CAFIN: Centrality Aware Fairness inducing IN-processing for Unsupervised Representation Learning on Graphs
arxiv(2023)
摘要
Unsupervised Representation Learning on graphs is gaining traction due to the
increasing abundance of unlabelled network data and the compactness, richness,
and usefulness of the representations generated. In this context, the need to
consider fairness and bias constraints while generating the representations has
been well-motivated and studied to some extent in prior works. One major
limitation of most of the prior works in this setting is that they do not aim
to address the bias generated due to connectivity patterns in the graphs, such
as varied node centrality, which leads to a disproportionate performance across
nodes.

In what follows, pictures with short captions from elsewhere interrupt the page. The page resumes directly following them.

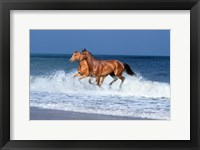 Framed 2 Horses Sea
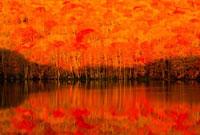 朝日に染まる蔦沼 02335001758| 写真素材・ストックフォト・画像・イラスト素材|アマナイメージズ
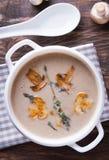 Delicious mushroom soup Stock Photos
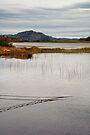 Still Waters by Kasia-D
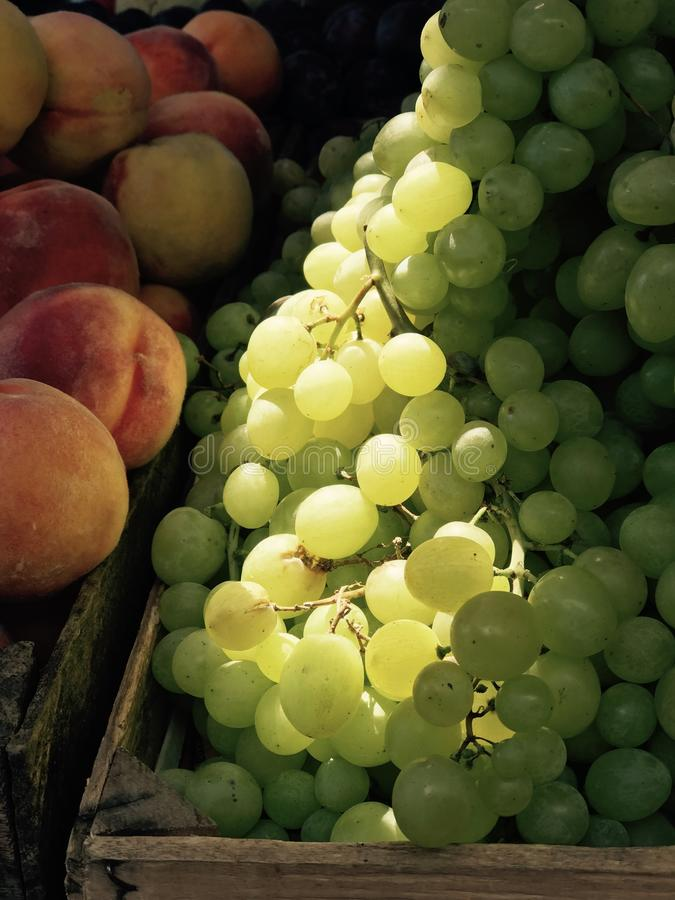 Peaches & grapes bask in the morning sun and are a delicious natural treat. A grape is a fruit, botanically a berry, of the deciduous woody vines of the royalty free stock images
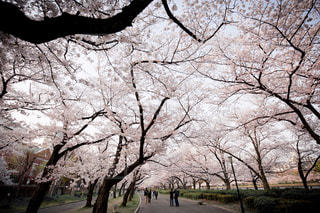桜,大阪,旅行,pink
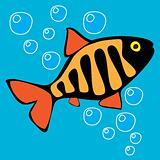 Beautiful Fish. Fishing. Aquarium fish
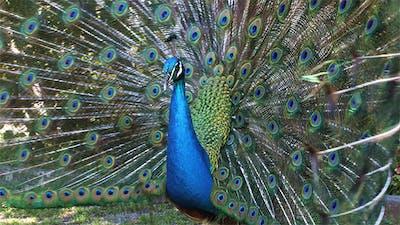 Beautify Peacock Displaying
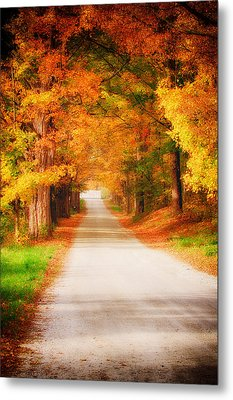 A Walk Along The Golden Path Metal Print by Jeff Folger
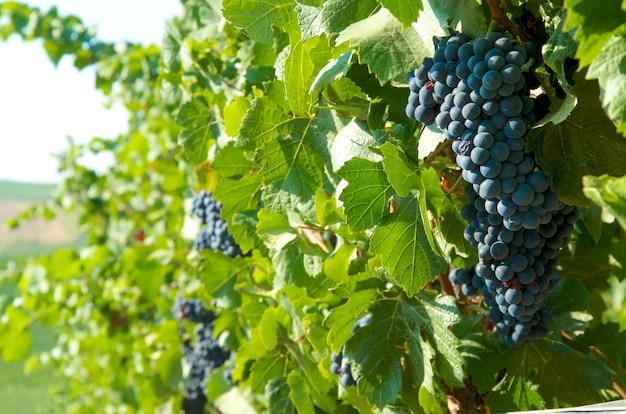 Uvas negras en los viñedos.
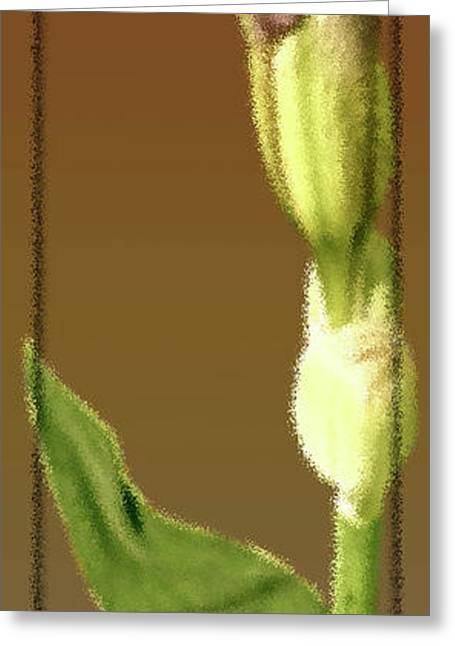 Bold Style Greeting Cards - Mix Or Match Flower Buds Greeting Card by Debra     Vatalaro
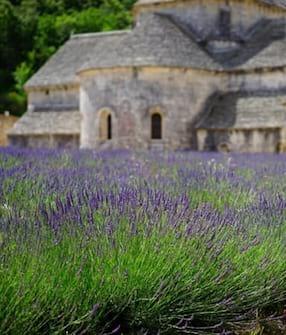 Provence/Corse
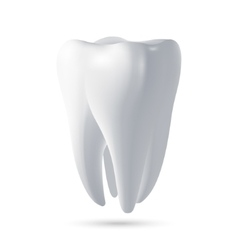 Tooth 3d render vector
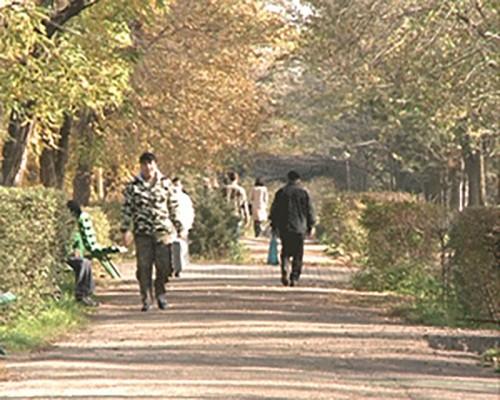 Холодный фронт принесет в Калмыкию дожди и похолодание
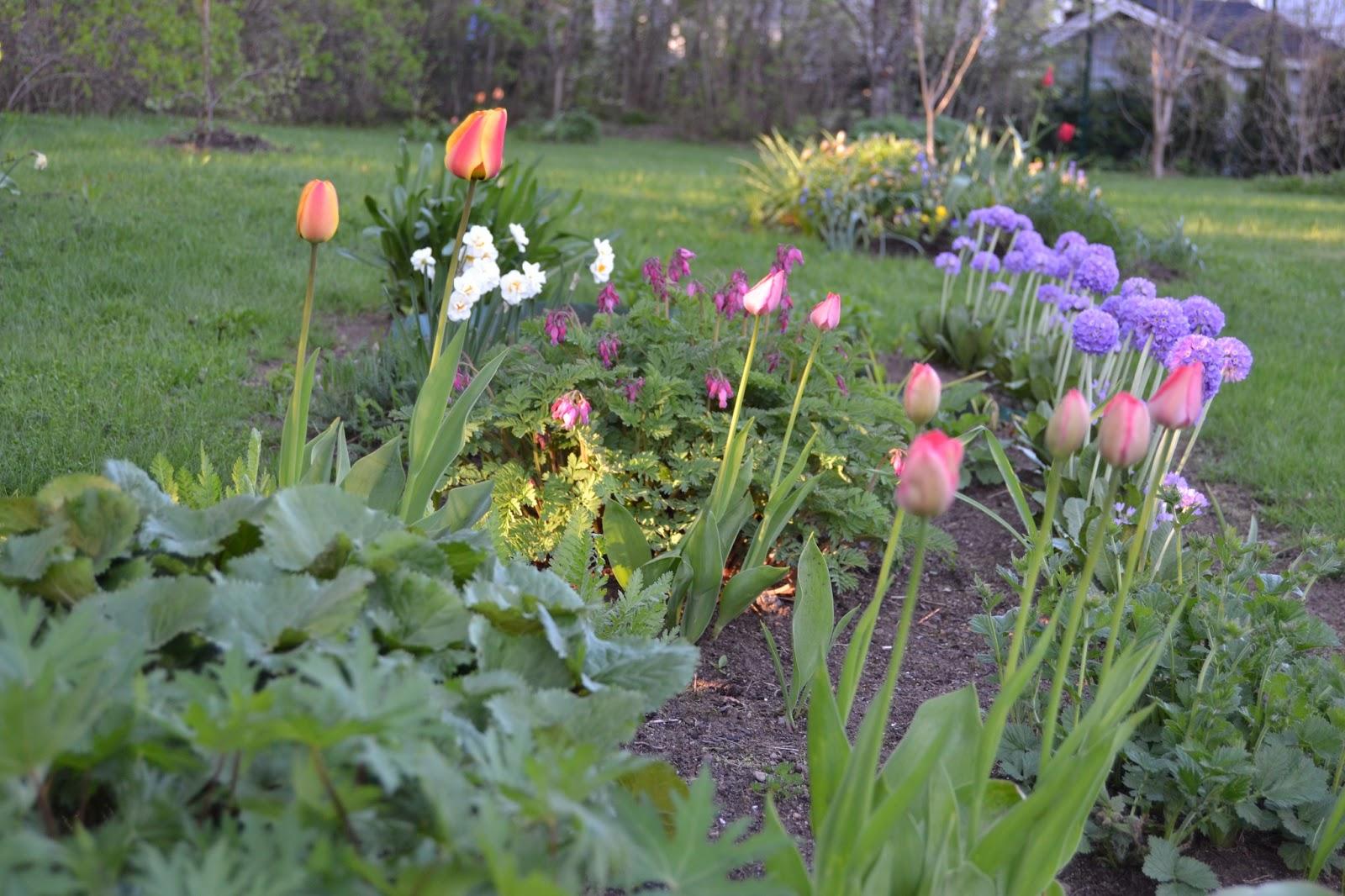 Ihana kevät! – Wonderful spring!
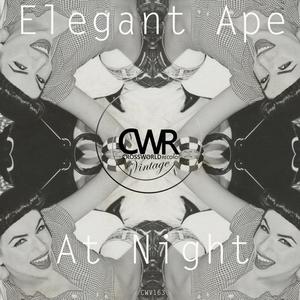 ELEGANT APE - At Night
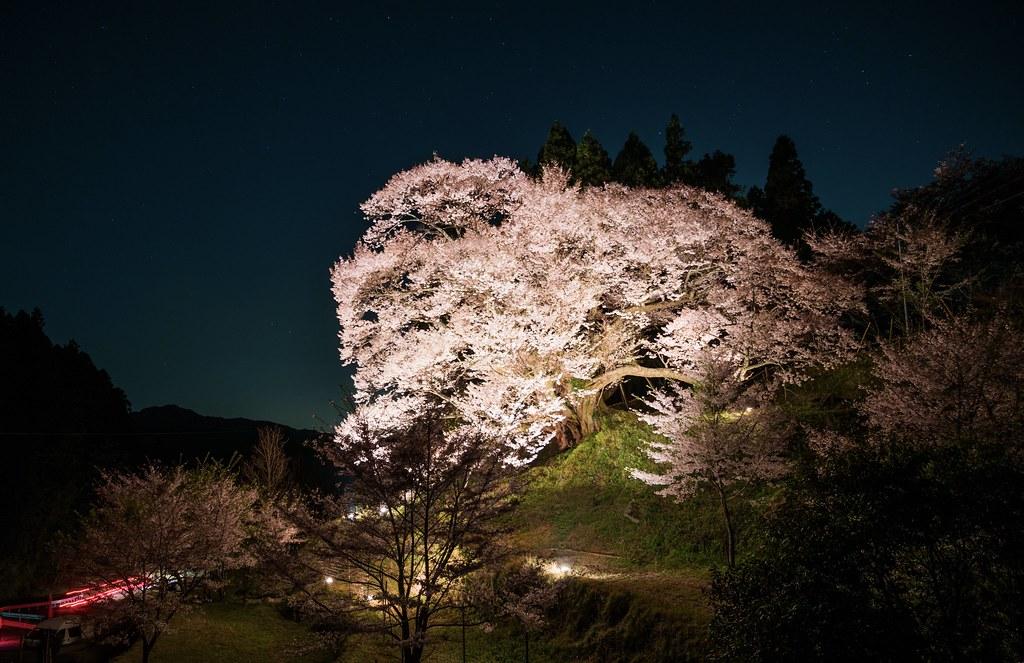 千年桜 #佛隆寺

In our work, we aim to address this issue of mitigating bias due to
inherent graph structure in an unsupervised setting. To this end, we propose
CAFIN, a centrality-aware fairness-inducing framework that leverages the
structural information of graphs to tune the representations generated by
existing frameworks. We deploy it on GraphSAGE (a popular framework in this
domain) and showcase its efficacy on two downstream tasks - Node Classification
and Link Prediction. Empirically, CAFIN consistently reduces the performance
disparity across popular datasets (varying from 18 to 80
performance disparity) from various domains while incurring only a minimal cost
of fairness.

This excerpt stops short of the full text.